***** Source data

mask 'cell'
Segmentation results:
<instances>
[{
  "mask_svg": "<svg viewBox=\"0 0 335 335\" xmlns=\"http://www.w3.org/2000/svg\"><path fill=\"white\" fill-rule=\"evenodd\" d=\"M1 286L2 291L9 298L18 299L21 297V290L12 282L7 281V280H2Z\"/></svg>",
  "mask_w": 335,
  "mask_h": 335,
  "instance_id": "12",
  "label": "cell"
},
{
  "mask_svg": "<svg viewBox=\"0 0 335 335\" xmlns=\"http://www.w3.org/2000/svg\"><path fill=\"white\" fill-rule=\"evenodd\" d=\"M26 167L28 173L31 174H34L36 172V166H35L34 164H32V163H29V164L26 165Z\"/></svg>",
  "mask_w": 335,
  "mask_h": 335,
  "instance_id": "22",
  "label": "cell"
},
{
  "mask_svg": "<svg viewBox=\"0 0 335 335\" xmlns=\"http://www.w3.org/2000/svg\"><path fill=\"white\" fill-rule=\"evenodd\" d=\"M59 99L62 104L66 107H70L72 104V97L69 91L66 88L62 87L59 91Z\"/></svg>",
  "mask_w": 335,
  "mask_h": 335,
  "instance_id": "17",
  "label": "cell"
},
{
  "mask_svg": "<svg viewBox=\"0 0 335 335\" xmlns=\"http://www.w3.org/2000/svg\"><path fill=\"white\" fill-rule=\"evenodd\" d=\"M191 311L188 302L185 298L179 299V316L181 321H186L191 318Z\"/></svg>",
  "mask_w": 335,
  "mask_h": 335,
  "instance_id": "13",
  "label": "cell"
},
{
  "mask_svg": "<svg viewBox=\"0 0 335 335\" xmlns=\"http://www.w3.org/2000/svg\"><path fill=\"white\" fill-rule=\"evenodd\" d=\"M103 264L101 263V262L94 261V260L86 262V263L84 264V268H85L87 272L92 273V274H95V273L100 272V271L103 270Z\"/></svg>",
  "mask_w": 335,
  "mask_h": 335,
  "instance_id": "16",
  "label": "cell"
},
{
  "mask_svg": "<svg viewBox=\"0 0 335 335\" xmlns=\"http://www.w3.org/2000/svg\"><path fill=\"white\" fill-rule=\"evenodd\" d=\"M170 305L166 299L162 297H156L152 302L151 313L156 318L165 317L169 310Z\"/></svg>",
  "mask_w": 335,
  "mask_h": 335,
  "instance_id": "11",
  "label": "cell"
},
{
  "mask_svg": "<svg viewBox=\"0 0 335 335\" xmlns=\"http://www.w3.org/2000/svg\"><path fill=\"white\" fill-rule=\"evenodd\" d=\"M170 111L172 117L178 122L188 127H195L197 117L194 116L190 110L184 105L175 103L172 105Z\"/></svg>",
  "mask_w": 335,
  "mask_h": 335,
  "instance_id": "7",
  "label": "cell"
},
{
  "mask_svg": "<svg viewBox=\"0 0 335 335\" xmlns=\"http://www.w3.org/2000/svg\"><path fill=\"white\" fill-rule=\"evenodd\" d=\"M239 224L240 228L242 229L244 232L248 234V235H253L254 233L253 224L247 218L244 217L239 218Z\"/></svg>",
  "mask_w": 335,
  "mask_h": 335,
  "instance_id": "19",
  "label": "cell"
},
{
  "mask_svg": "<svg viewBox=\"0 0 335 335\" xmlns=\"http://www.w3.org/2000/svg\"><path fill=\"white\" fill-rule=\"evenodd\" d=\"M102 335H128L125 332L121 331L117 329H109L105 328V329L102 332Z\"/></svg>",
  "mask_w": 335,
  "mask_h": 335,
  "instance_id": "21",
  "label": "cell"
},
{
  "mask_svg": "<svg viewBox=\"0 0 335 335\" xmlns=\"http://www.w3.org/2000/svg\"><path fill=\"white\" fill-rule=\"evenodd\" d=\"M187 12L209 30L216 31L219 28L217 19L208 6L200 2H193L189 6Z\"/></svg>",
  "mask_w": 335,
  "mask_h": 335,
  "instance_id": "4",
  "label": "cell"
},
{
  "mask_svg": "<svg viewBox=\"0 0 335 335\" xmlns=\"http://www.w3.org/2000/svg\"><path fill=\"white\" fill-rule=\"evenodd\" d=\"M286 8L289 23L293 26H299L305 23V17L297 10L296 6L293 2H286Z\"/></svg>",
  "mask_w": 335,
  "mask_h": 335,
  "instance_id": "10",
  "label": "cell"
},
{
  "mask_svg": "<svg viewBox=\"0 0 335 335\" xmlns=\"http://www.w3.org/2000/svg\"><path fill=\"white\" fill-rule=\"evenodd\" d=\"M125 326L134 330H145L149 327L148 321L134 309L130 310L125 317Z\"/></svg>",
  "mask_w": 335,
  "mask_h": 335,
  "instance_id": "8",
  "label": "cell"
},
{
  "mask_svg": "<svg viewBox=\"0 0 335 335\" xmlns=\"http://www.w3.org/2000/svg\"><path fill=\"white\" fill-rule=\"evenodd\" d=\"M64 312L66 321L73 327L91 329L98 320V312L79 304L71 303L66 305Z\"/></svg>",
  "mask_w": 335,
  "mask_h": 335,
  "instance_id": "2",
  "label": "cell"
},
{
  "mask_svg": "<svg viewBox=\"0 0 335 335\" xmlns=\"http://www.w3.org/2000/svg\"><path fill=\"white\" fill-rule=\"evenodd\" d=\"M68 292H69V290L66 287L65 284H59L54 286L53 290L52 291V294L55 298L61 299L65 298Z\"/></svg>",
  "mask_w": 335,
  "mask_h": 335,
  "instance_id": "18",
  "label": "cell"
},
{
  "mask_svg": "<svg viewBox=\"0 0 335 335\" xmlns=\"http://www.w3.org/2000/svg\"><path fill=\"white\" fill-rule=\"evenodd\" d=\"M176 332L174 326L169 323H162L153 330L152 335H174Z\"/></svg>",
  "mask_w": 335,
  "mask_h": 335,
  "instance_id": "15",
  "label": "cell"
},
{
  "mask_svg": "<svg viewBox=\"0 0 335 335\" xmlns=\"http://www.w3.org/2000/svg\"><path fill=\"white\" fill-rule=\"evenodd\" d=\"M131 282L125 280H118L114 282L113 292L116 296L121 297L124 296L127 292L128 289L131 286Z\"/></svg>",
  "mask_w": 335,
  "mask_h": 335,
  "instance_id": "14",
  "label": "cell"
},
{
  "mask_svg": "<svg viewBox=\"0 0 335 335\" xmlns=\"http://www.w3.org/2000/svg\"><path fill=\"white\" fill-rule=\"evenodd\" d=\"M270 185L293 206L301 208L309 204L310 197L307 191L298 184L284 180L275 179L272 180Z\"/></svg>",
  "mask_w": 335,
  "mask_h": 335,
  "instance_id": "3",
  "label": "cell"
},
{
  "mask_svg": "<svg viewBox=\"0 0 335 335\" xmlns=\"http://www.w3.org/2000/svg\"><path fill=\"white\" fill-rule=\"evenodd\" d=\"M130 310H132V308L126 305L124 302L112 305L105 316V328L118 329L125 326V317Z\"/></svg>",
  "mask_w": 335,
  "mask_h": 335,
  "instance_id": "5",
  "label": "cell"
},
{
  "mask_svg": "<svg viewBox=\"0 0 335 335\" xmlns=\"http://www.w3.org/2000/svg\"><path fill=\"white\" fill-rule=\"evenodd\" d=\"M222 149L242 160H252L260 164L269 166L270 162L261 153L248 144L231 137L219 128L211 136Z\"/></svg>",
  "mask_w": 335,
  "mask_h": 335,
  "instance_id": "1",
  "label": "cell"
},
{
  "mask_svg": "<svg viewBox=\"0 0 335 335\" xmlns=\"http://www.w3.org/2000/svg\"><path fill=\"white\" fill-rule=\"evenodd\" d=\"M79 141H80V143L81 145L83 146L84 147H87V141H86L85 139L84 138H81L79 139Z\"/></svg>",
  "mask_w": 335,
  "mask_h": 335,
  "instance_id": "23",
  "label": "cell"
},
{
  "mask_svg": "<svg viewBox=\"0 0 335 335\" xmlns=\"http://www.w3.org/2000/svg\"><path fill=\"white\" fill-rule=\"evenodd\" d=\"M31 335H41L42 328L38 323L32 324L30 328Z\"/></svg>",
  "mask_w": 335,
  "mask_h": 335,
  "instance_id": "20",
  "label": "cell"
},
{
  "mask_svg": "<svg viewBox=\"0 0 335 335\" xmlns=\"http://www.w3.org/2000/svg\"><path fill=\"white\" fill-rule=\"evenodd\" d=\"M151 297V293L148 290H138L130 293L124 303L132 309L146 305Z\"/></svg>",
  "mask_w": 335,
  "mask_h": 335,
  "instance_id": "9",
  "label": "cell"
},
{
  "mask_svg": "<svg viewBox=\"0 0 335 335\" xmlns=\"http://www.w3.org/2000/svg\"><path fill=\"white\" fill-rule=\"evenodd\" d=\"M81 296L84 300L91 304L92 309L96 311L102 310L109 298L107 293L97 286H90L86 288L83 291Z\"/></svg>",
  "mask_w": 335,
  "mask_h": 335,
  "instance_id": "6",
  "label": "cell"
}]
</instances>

**********

_Problem to work on_
Retype the data from its very first line through the line that contains "167L28 173L31 174H34L36". Keep every character unchanged.

_Response_
mask 'cell'
Segmentation results:
<instances>
[{
  "mask_svg": "<svg viewBox=\"0 0 335 335\" xmlns=\"http://www.w3.org/2000/svg\"><path fill=\"white\" fill-rule=\"evenodd\" d=\"M1 286L2 291L9 298L18 299L21 297V290L12 282L7 281V280H2Z\"/></svg>",
  "mask_w": 335,
  "mask_h": 335,
  "instance_id": "12",
  "label": "cell"
},
{
  "mask_svg": "<svg viewBox=\"0 0 335 335\" xmlns=\"http://www.w3.org/2000/svg\"><path fill=\"white\" fill-rule=\"evenodd\" d=\"M26 167L28 173L31 174H34L36 172V166H35L34 164H32V163H29V164L26 165Z\"/></svg>",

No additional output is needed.